Molot’s proposal runs counter to traditional legal thinking that frowns on outside investors and the potential for their interests — making money — to undermine attorney-client relationships.

At most law firms, equity partners — sometimes called shareholders — are called on to contribute capital in exchange for a piece of the firm, an amount that typically is a percentage of their earnings that can vary depending on their book of business. Capital contributions are usually one-time contributions that get returned when an attorney leaves the firm, either through retirement or for another job. The way partners make money is by splitting whatever profits the firm makes each year after expenses are paid. That is their compensation, or “draw.”
When most firms were on a lockstep compensation model, individual partners’ books of business were less important because everyone was paid based on how long they had worked at the firm. But over the past decade or two, that has given way to an eat-what-you-kill model. The way most firms pay partners today often is based, at least in part, on how much business they personally generate. That means partners can more easily jump ship and bring their clients — in which case they would take their capital with them, leaving the firm with that much less cash.
Molot says this model encourages partners to fixate on short-term gains rather than the long-term success of the firm.

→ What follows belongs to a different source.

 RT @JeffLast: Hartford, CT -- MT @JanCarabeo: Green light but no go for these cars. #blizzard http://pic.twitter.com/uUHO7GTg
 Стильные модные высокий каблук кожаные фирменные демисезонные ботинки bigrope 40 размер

“The problem with law firms is there is no permanent equity, no long-term value,” Molot said. “All there is is the current year. Every year, a law firm takes what it earns and invests none in the future. Instead, it pays its partners in compensation.”

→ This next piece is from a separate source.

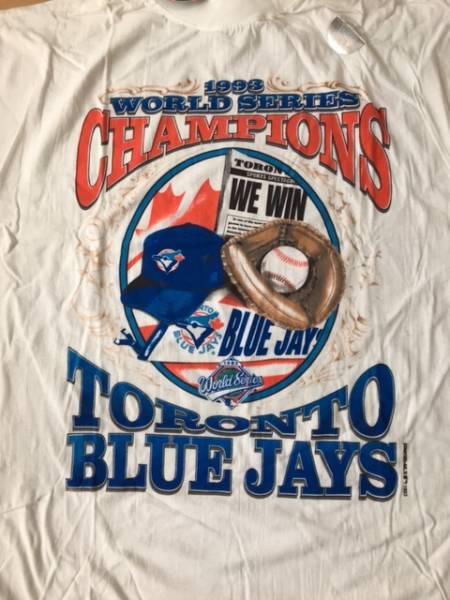 【希少】1992年・1993年 トロントブルージェイズ 2連覇・ワールドチャンピオン記念Tシャツ・2枚セット グッズの画像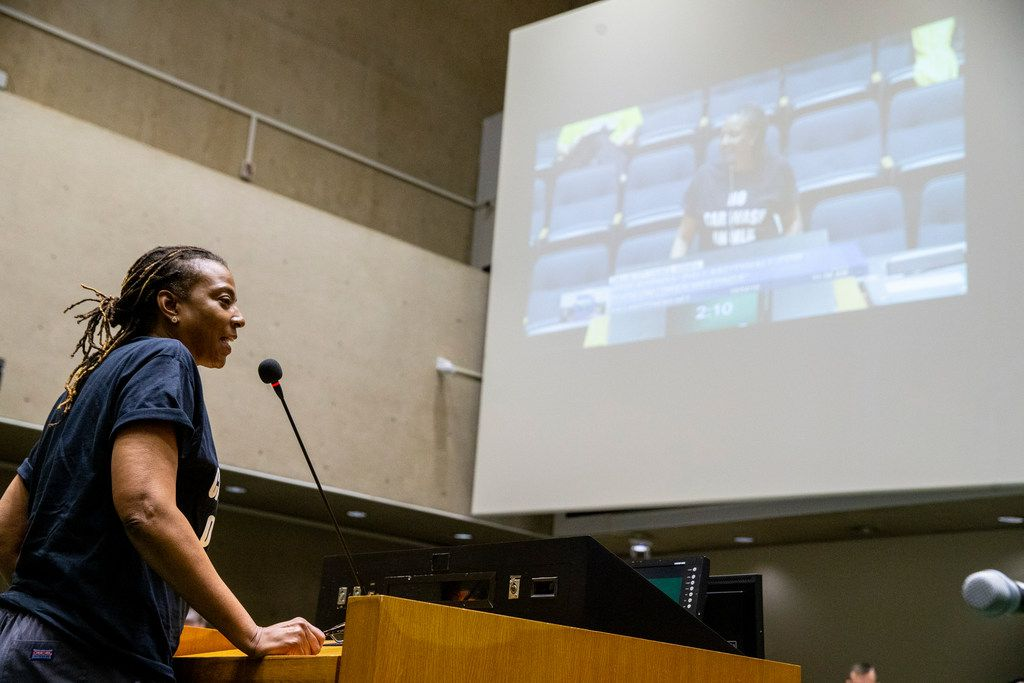 Dr. Michelle Morgan addresses the city council at Dallas City Hall on Wednesday, October 24, 2018. Members of the public gave their comment regarding a resolution requesting the Board of Adjustment to authorize compliance proceedings for Jim's Car Wash. (Shaban Athuman/The Dallas Morning News)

A senior partner nearing retirement, for example, has little incentive to experiment with fee structures because that partner will not personally benefit from potential gains that may not come until years after he or she has retired, Molot said.
However, if partners were to keep their capital in the firm even after they retired — and if outside investors, such as pension funds and other institutional investors, bought shares of the firm — that would give the firm permanent equity and give retired shareholders incentive to invest in younger lawyers to maximize the firm’s long-term success, Molot said.

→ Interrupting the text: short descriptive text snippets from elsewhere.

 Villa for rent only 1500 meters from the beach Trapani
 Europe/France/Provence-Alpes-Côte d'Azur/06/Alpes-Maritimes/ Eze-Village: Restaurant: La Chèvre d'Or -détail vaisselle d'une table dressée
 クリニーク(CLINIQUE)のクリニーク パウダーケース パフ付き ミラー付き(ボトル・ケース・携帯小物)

“The retiring partners would continue to own stock in the firm after they retired,” he said. “They would no longer get a salary and bonus, but they would earn dividends, so they’d care about making sure the business they helped build would remain vibrant in the future because they would share in that business.
“It would be like when you go work for a normal [public] company, you get stock options as part of your compensation package, and when you retire, you still own that stock — you can sell it or keep it; that’s what I’d want for retiring partners.”
Publicly traded law firms are still a ways away in the United States. Rules on whether non-lawyers can own law firms are regulated by state judiciaries — in most cases, the supreme court in each state — and there are no states considering changes that would come close to allowing a law firm to be publicly traded. D.C. is the only jurisdiction that even allows non-lawyers to be part-owners of a law firm. That exception was established decades ago because many firms in Washington also lobby, and many lobbyists are not attorneys but have senior roles and equity stake in their firms.
In 2013, the American Bar Association’s Commission on Ethics 20/20 considered expanding D.C.’s non-lawyer rule to other jurisdictions but ultimately decided not to recommend the changes.
However, law firms in Australia have been pioneering the change. In 2007, Slater & Gordon became the first law firm in the world to be publicly traded, listing shares on the Australian Stock Exchange. Since then, three other Australian firms have followed suit: Integrated Legal Holdings (IAW) in 2007, Shine Lawyers (SHJ) in 2013 and IPH Ltd. in 2014. In 2013, Slater & Gordon struck deals to acquire three smaller British law firms for a combined $35 million.
“They have been successful and expanded dramatically, in no small part because they were able to go public because of the cash infusion,” said Andrew Perlman, a law professor at Suffolk University in Boston. Perlman was an adviser to the ABA Commission on Ethics 20/20 but said he does not speak on behalf of the ABA on the issue.
The idea of lawyers reporting to shareholders is controversial. One of the biggest concerns is that it could compromise an attorney’s professional independence, Perlman said.
“If lawyers have to report to shareholders and explain their profits, then they may be more inclined to cater to the interest of shareholders than the interest of clients,” he said.